Artists who have faced censorship are taking center stage at Unit London. “Sensitive Content,” curated by artist Helen Beard and art historians Alayo Akinkugbe and Maria Elena Buszek, presents artworks that have challenged the status quo by raising questions on artistic freedom and foregrounding issues linked to the circulation and suppression of art.

On view through October 16th, the group exhibition examines censorship and artistic freedom from multiple standpoints. The interrogative nature of “Sensitive Content” expands on social, cultural, and political issues touching upon gender, sexuality, religion, race, and eroticism, among other topics. Featuring 19 artists whose works have fought against the culture of censorship, the show addresses agency, access, and power to encourage viewers to engage in an expanded public discourse.

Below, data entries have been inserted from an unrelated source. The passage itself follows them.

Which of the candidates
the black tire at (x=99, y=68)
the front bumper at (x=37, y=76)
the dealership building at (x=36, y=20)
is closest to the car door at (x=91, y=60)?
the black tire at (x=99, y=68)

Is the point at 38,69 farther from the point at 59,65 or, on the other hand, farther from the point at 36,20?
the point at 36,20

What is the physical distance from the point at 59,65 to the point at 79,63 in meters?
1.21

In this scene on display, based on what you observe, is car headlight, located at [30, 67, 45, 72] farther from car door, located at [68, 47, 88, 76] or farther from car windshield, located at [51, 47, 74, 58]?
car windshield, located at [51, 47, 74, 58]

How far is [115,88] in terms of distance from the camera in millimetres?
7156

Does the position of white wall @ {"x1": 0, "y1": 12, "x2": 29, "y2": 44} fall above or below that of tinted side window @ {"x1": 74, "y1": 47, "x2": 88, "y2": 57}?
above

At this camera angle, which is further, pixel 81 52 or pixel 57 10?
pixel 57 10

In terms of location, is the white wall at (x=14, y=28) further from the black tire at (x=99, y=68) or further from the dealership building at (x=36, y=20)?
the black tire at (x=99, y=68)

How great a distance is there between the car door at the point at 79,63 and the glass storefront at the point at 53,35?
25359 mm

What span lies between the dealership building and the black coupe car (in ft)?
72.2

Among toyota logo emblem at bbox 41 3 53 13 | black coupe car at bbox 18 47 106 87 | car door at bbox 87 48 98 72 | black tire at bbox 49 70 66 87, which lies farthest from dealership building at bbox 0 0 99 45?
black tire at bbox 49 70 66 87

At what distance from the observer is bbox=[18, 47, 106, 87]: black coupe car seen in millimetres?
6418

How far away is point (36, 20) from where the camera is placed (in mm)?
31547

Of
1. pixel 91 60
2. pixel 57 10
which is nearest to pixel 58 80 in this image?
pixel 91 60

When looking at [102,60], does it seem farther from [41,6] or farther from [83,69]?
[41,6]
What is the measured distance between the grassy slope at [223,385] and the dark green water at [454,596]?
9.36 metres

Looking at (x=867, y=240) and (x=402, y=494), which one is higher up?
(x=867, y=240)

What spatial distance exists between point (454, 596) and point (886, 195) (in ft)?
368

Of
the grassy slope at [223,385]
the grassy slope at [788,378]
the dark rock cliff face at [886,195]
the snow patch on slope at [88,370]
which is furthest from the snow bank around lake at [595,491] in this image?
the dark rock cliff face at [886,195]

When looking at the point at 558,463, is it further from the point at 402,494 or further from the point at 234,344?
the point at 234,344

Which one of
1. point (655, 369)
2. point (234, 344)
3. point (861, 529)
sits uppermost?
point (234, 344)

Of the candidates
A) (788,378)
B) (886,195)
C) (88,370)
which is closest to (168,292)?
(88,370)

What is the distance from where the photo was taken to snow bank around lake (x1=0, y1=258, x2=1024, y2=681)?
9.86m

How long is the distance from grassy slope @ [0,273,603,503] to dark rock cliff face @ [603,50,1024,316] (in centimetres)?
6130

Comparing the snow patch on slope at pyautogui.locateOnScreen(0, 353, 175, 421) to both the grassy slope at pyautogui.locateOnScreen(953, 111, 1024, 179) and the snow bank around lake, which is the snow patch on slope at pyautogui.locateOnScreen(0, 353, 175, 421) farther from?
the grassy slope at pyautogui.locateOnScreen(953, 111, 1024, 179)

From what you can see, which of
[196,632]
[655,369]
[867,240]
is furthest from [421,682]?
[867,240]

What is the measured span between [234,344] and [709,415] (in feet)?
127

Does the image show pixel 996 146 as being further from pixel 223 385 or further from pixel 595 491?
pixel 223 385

The personal is political in “Sensitive Content.” The works of Polly Borland, Micol Hebron, and Emma Shapiro draw attention to sexism’s role in the policing and censoring of specific body types, deeming them as inherently sexual when unclothed. Feminist themes also emerge in Leah Schrager’s “Infinity Selfie” series (2016) and Caroline Coon’s performance piece I AM WHORE (2019). Schrager’s digitally manipulated photographs blur the line between model and photographer to question how one is represented and by whom. Meanwhile, in Coon’s compelling historical examination of misogynistic tropes, the artist forces the viewer to encounter the uneasy truths about the violence women still face in today’s patriarchal societies.

With artworks depicting erotic and sexual themes that have often been deemed obscene, controversial, or inappropriate, “Sensitive Content” features pioneers in feminist art—such as Carol Rama, Betty Tompkins, Penny Slinger, and Linder—who prominently incorporate explicit imagery in their practices. In the 1970s, French customs confiscated photorealistic works from Tompkins’s “Fuck Paintings” series, declaring the pieces obscene. Whereas thousands of copies of Slinger’s 1978 book Mountain Ecstasy were seized and destroyed by British customs, Linder’s collages had to be published covertly due to the ongoing restrictions. Many of the show’s artists still frequently battle with the limitations placed on exhibiting and disseminating their work.

Operating as a site for thought-provoking public discourse that welcomes both contemporary and historical artistic acts of resistance, “Sensitive Content” responds to the complex sociopolitical and cultural mechanisms involved in silencing and suppressing narratives deemed threatening, disruptive, obscene, divergent, or offensive. As the curators stated in the exhibition catalogue, “Ultimately, despite their many differences, the artists in ‘Sensitive Content’ have a shared commitment to the real over the fake—whether in our politics, interactions or expressions—that binds them more deeply than their works’ censorship. This exhibition hopes to honor that courageous common bond.” And indeed it does.